In the Groden movie, which used contemporary footage, Connally is sitting directly in front of Kennedy. Why can’t we see with our own eyes what Bugliosi says happened? Because this was the ‘60s and it was an amateur home movie. The quality of all the various videos taken that day—including the film by Zapruder, who was standing closest to the president during the shooting—was so poor that even close-up shots made it difficult to discern what happened (http://www.youtube.com/watch?v=I-cri43ttTo&feature=related). As well, the car passed right underneath a large metal sign to the Stemmons Freeway, slightly before the shooting, further impairing our visibility.

As an example of the poor resolution of the film, Groden made a case for a "Black Dog Man" standing up on the grassy hill behind the picket fence, but when he focused in on the image, all I could think was, "Good grief! Where’s my magnifying glass? Or better yet, my telescope!" It would have taken extraordinary vision and imagination to have distinguished a human face on that film. What was disconcerting, though, in this movie, which was not even mentioned in Reclaiming History, was that Groden interviewed a number of doctors at Bethesda Hospital who either treated Jack Kennedy in the emergency room or performed the autopsy. And when he showed many of the physicians, as well as a nurse, the autopsy pictures, they all said that those were not the original photos. Groden concluded that someone had altered the original x-rays.

But Clint Bradford (http://www.jfk-info.com/groden-1.htm) discredits Groden's reputation by saying that Groden testified at the O.J. Simpson trial, stating that he had neither photographic credentials nor a high school education; made his living by studying the assassination and acting as a tour guide on the motorcade route; suffered several strokes with subsequent memory loss; and stubbornly refused to recant his testimony about a photograph of O.J.'s shoes, insisting that the picture had been tampered with when 30 other photographs reflected the same shot.

Bugliosi didn’t evaluate The Case for Conspiracy; however, he spent an enormous amount of time examining the 1991 blockbuster hit JFK by Oliver Stone. JFK followed the life of Jim Garrison, a New Orleans district attorney who became obsessed with the idea that multiple shooters had been hired to eliminate Jack Kennedy in order to advance the war in Vietnam. In 1969, Garrison fingered local businessman Clay Shaw as a participant, with no evidence whatsoever according to Bugliosi, who claimed that Garrison changed his story and his target frequently after Shaw was proven innocent by a jury in less than an hour—54 minutes to be exact. It was perfectly clear to the jury that Garrison had persecuted an innocent man. A key witness, Perry Russo, who was left out of the movie altogether, apparently made his accusations about Shaw’s involvement under hypnosis, and Garrison, through an assistant, had tried to bribe at least one witness to supply false testimony.

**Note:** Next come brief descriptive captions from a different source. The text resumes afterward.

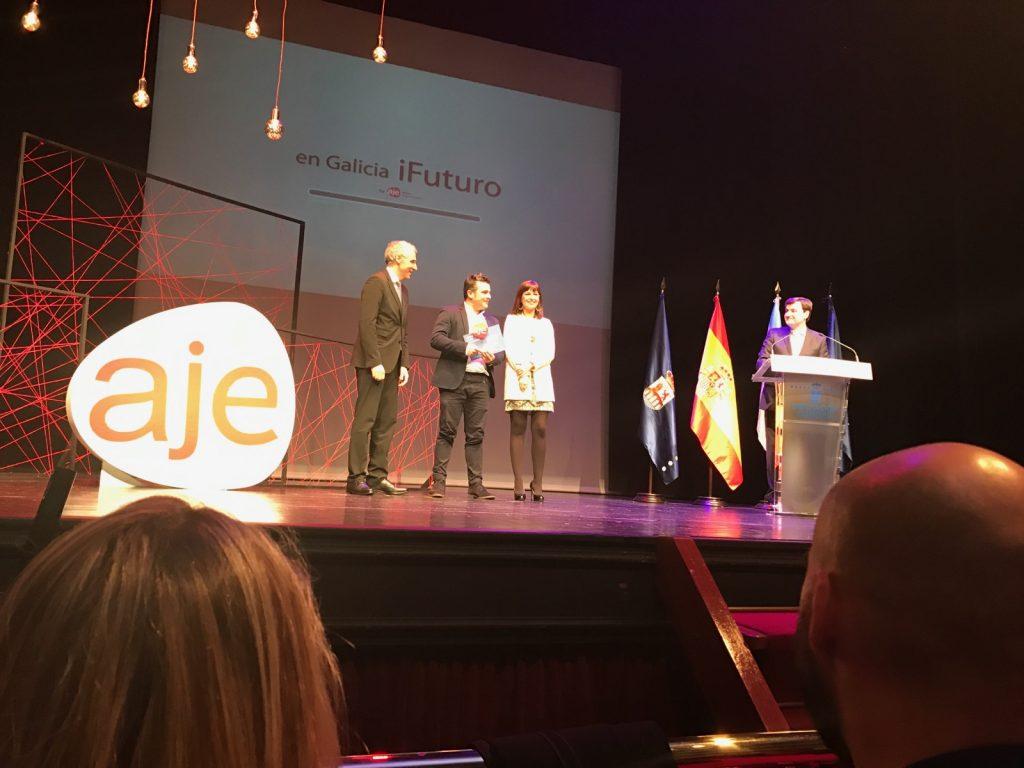 Jose Antonio Losas recibiendo el premio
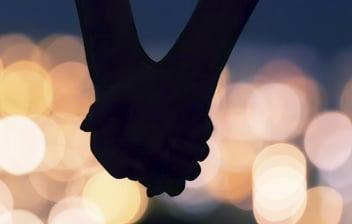 ¿Qué es la demisexualidad?: silueta de pareja con las manos enlazadas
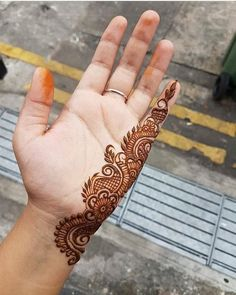 121 Simple mehndi designs for hands - Henna - Hand Henna Designs Easy Mehndi Designs, Henna Hand Designs, Latest Mehndi Designs, Dulhan Mehndi Designs, Mehandi Designs, Bridal Mehndi Designs, Mehndi Designs Finger, Mehndi Designs For Beginners, Mehndi Designs For Girls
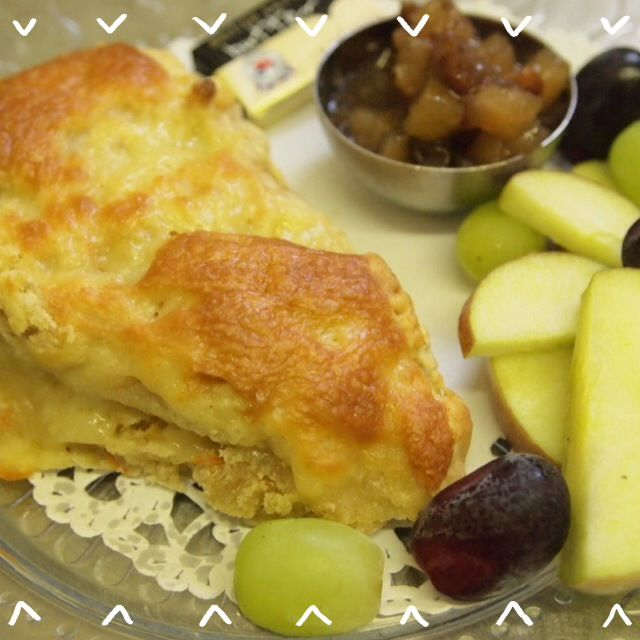 Cheese, Carrot & Cumin Scone served warm with apple, grapes and chutney.
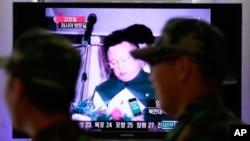 한국 서울역사에 설치된 TV 앞에서 김정일 국방위원장의 러시아 방문 소식을 시청하는 군인들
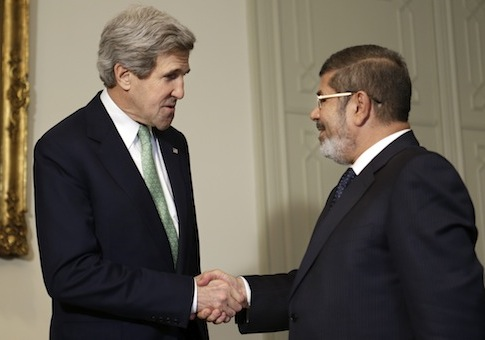 John Kerry with Egyptian President Mohamed Morsi / AP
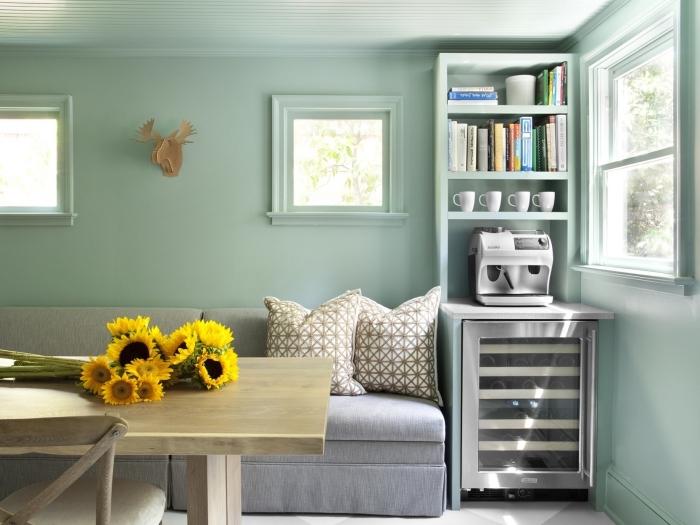 quelle peinture pour un salon, exemple peinture de nuance vert pastel, idée meuble rangement vertical en bois peint vert pâle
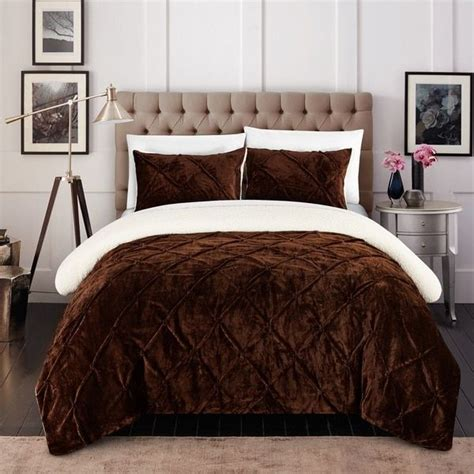 chic bed comforters 25 best ideas about brown comforter on pinterest brown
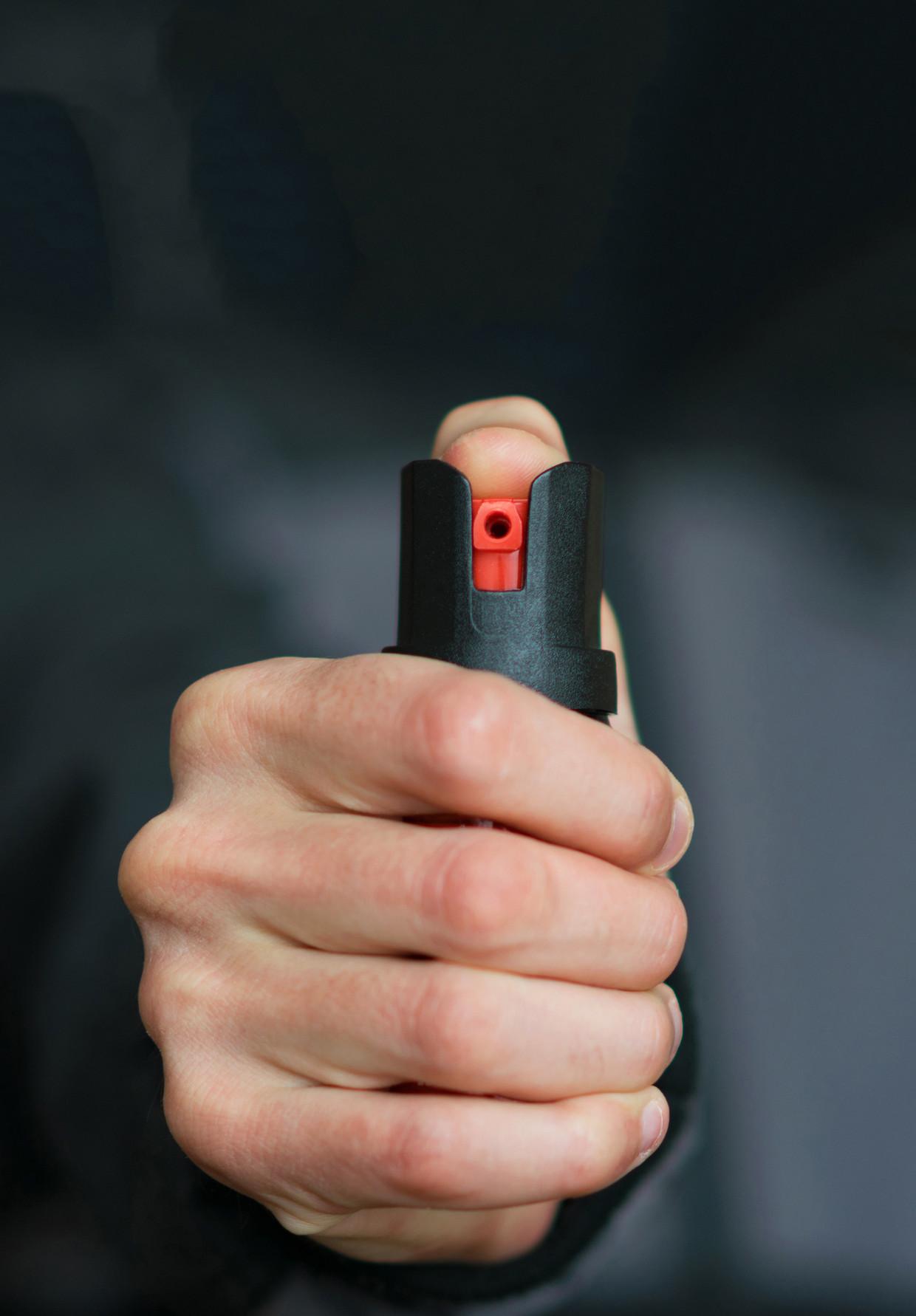 De BOA Bond wil boa's uitrusten met pepperspray en een wapenstok.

A number of critics believe that Stone played fast and loose with the facts in JFK, but unfortunately, it became a huge hit; thus, the idea that the Warren Commission had committed the biggest cover-up of all time became imprinted in our cultural history.

Conspiracy theorists have suggested that Oswald was a lousy marksman and had an inferior weapon. But Bugliosi said that Oswald actually won marksmanship awards in the Marines for above average shooting—he was good but not an expert—and that his rifle was perfectly workable. Some believe that Oswald never had the time to fire off three rapid shots with that type of rifle, but both CIA simulations using Oswald's actual gun and CBS simulations using the exact model of Oswald's gun have proven that it could be done in even less time than it took Oswald.

There are some conspiracy buffs who think that the Zapruder film was spliced because certain frames were missing. Bugliosi explained that Life magazine damaged a few frames accidentally after Abraham Zapruder sold them his film, but wisely he had made several other copies, which were not damaged. Ergo, the missing frames are still available and nothing out of the ordinary occurred in them.

What we do know about Lee Harvey Oswald, Bugliosi stated, is that he owned the rifle, his prints were on it, there were three bullet casings with his prints on them on the sixth floor of the Book Depository where he’d been standing, and he was a Marxist who opposed American government. That’s Bugliosi’s story and he’s sticking to it. But there are those who vehemently disagree with his ballistic interpretation, like James DiEugenio.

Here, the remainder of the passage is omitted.